Invasion in cyclic populations
If a small group of predators is introduced into an otherwise
spatially uniform population of prey, the predators will tend to
invade the prey, leaving behind a mixture of predators and prey.
In collaboration with Mark Lewis, Barry Eagan and Andrew Fowler, I
have studied the behaviour behind such invasions for cyclic
populations. The results are somewhat suprising: the invasion leaves
behind spatiotemporal oscillations which fall into one of two
categories, either a periodic travelling wave or spatiotemporal
irregularity; mixed behaviour also occurs.

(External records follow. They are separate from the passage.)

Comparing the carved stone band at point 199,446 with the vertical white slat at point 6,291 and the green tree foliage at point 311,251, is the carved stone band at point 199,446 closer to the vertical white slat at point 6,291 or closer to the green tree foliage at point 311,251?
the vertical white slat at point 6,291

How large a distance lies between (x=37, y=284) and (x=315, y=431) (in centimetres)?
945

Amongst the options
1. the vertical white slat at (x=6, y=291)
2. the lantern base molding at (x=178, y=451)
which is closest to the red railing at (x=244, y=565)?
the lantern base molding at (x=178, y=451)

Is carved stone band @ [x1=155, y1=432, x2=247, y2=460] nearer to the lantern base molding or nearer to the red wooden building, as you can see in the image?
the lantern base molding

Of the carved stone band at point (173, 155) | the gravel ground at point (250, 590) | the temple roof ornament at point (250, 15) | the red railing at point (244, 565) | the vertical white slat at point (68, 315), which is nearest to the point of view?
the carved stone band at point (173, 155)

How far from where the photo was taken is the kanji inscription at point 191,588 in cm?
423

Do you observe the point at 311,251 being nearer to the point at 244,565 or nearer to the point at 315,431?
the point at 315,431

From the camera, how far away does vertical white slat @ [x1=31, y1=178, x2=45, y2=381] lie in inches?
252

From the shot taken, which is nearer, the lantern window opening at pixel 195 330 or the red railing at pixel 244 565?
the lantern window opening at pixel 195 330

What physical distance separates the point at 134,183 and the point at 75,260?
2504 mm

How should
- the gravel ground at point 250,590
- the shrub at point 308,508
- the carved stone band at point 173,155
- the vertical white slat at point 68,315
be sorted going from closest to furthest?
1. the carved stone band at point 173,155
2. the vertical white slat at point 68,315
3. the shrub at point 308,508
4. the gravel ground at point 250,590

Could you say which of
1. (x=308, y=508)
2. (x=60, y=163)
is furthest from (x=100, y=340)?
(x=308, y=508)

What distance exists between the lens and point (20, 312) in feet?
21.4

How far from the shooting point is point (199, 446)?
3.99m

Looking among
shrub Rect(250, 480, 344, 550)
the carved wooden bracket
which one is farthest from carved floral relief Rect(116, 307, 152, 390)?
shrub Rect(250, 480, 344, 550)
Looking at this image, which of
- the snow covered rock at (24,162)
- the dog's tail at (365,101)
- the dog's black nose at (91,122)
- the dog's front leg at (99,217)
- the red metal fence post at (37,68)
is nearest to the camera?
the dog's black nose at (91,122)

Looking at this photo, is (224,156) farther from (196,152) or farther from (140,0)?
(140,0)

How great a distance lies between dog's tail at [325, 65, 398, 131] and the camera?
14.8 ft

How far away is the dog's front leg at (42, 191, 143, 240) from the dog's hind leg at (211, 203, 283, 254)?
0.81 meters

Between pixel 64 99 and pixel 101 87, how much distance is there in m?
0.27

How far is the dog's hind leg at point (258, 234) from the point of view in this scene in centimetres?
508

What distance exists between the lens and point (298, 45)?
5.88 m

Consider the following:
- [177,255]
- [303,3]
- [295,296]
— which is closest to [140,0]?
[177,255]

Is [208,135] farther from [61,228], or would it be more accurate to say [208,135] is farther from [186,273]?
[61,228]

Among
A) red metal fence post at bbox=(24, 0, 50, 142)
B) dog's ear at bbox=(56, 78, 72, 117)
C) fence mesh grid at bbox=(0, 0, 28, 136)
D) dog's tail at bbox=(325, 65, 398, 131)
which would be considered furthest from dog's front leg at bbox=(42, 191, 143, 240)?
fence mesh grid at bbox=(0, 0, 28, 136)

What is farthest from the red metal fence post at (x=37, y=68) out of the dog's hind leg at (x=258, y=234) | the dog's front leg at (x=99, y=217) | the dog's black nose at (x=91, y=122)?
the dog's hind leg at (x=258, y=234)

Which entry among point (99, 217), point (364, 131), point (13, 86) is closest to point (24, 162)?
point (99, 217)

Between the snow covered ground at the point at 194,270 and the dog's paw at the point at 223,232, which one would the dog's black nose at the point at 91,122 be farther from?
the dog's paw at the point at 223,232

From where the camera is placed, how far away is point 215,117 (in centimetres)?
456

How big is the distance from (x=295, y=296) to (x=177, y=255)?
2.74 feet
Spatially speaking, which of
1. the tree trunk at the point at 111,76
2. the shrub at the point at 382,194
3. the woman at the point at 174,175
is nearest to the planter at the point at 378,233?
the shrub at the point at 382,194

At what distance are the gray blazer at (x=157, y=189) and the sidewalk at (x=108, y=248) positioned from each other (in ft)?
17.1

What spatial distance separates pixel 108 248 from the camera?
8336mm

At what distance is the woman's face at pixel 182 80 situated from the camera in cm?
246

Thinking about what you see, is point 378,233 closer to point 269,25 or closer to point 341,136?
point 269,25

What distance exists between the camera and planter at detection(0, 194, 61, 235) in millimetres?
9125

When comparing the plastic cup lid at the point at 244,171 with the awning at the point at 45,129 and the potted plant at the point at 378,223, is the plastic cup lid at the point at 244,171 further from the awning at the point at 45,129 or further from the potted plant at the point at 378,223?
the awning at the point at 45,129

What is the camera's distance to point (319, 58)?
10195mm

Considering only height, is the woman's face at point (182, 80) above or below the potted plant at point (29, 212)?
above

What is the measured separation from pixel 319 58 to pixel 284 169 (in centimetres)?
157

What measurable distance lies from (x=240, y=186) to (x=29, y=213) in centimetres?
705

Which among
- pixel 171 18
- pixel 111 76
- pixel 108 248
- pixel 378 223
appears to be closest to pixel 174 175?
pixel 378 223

The animation illustrates an example of
such a mixed case,
in which a band of periodic waves is visible immediately behind
invasion, but develops into irregular oscillations further back.
Discrete Models
These animations use a reaction-diffusion model, consisting of couple
partial differential equations for predators and prey. However we have
shown that the same phenomena occur in couple map lattice, cellular
automaton and integrodifferential equation models. The commonality
between these various models strongly suggests that the behaviour is
intrinsic to the underlying biology.
The figure shows a simulation of a couple map
lattice model for a parameter set giving a periodic wave behind
invasion. The colours represent predator density (white=zero, red=low,
blue=high).
Is it Chaos?
An important question is whether the irregular oscillations seen for
some parameter sets are genuinely chaotic. For the case of
reaction-diffusion models, I addressed this via a numerical
bifurcation study in which a fixed domain is consider, with domain
length taken as a bifurcation parameter. This reveals periodic
doubling and other well-known routes to chaos, as domain length is
increased.
Click to see a
picture of period-doubling in an oscillatory system
Which Periodic Wave?
Any oscillatory reaction-diffusion system has a family of periodic
travelling wave solutions. Therefore the process described above
raises a natural question: which member of this family is selected
behind invasion. This is an interesting mathematical question, but
is also important in applications, as the answer would enable
prediction of the speed and amplitude of the wavetrain,
and also its stability.
(The chaotic behaviour occurs when an unstable wavetrain is selected).
I have answered this question for systems that are close to a supercritical Hopf bifurcation in the reaction kinetics. Roughly, the calculation divides the solution up into three regions: the periodic wavetrain, the invading wave front, and the region in between these two. A solution is calculated in each region, and then matched up to give a final solution.